On peut craindre que ce soit ni l'un ni l'autre. Il suffit pour s'en convaincre de constater que Philippe Bourguignon a échoué dans un sens alors que la réaction en direction opposée s'avère actuellement aussi décevante. Le débat semble condamné à s'enfermer dans une alternative nuisible au Club Med.
Car les éléments clés du projet de l'entrepreneur étaient tout autres. Selon Gilbert Trigano, le Club Med était un projet de contre-société. Le concept était précisément d'effacer tous les codes sociaux susceptibles de rappeler les différences de classes, un principe dont l'analyse a déjà été esquissée.
Parmi les anciens, on aime encore raconter cette anecdote: deux GM avaient sympathisé et ne s'étaient aperçus qu'au terme de leur séjour qu'ils travaillaient dans la même entreprise... l'un comme employé, l'autre comme président.

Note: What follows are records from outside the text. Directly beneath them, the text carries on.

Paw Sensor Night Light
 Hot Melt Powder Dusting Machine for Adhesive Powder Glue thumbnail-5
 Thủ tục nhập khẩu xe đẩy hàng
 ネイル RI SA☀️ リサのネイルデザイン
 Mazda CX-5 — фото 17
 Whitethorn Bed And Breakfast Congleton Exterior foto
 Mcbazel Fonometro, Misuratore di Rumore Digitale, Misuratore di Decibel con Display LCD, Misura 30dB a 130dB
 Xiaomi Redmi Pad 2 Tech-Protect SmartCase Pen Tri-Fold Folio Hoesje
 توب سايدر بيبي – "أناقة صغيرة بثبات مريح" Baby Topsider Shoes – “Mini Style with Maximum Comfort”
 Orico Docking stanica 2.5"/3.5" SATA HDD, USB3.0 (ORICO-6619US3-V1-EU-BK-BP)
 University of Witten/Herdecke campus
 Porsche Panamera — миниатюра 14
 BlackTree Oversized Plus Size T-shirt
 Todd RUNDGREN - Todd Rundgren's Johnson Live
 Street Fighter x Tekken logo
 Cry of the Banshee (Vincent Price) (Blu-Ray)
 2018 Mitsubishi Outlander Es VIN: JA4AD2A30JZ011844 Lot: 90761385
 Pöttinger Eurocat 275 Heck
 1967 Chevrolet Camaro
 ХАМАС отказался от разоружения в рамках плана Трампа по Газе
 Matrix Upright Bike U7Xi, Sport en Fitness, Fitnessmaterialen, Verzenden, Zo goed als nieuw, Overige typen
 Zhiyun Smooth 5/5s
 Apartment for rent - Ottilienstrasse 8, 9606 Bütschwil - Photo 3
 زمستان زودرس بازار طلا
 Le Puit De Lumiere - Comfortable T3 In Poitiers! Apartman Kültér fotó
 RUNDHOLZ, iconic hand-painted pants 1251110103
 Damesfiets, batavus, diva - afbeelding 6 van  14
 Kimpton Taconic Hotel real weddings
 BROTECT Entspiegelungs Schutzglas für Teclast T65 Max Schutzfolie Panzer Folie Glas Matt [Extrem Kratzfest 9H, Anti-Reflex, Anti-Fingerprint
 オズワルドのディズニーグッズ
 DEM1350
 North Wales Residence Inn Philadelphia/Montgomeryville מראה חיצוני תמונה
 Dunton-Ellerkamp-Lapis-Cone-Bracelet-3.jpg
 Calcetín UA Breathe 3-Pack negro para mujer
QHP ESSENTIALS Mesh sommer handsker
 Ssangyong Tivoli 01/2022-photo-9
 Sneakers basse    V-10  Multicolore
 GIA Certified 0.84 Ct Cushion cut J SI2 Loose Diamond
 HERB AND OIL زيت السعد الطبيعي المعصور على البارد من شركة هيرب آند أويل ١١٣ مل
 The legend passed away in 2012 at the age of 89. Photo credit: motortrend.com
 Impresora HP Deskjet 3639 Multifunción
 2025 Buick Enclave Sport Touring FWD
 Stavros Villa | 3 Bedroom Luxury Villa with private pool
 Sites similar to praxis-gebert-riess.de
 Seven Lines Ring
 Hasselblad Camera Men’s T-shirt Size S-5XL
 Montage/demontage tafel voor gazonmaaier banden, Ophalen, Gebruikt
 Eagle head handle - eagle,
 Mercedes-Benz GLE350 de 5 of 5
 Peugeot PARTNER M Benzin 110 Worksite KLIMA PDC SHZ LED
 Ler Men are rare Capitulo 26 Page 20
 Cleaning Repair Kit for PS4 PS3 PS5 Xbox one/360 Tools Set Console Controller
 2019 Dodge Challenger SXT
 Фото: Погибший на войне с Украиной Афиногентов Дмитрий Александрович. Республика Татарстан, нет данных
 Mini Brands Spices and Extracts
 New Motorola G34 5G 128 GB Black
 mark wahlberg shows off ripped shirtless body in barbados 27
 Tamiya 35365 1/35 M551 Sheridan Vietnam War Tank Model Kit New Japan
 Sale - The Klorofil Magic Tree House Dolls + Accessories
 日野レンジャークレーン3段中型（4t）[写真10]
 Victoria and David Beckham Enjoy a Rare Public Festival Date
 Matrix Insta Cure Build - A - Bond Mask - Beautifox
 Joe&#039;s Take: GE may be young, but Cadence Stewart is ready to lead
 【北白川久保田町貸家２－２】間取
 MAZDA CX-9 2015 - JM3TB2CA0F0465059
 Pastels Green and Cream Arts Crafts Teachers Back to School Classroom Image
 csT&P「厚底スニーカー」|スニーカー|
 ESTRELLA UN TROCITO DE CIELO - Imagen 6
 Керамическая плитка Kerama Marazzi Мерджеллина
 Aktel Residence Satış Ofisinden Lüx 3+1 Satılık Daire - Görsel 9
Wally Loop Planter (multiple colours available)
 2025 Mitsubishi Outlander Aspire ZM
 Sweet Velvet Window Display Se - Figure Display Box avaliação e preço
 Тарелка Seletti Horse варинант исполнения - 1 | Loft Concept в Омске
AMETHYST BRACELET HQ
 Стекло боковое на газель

Le conflit qui est en train de s'organiser entre les deux extrêmes porte précisément sur ce à quoi Gérard Blitz et Gilbert Trigano voulaient échapper. Mieux, il répète d'autres erreurs du passé. Philippe Bourguigon ne s'était pas privé de critiquer la gestion des Trigano, père et fils, lors de son arrivée à la présidence du Club Med, fort de son expérience de manager chez Disney. La rigueur du gestionnaire allait prévaloir sur la fantaisie des amateurs. On connaît la suite. Or, Bernard Tapie réitère le procédé. Critiquant la gestion d'Henri Giscard d'Estaing, il lui adresse la même amabilité que celle de Philippe Bourguignon aux Trigano :
"Cette boîte est gérée n'importe comment"
Bref on se déchire le capital social pour savoir qui fera mieux que l'autre. Dommage que le grand absent du débat soit une fois de plus l'entrepreneur et le capital signifiant qu'il a investi dans l'entreprise. Parmi les nombreux points communs qui rapprochent le Club Med et la Fnac, dont il faut savoir que les fondateurs avaient envisagé une fusion, il y a la même difficulté à exercer la fonction de président, une tâche quasi impossible.
Un témoignage ? Voici celui de Philippe Bourguignon :
"J'étais dans une entreprise assez difficile, rude et ingrate. Je ne souhaite à personne les deux dernières années que j'ai passées au Club !"
Comme quoi, une fois de plus, ignorer le passé, c'est se condamner à le répéter.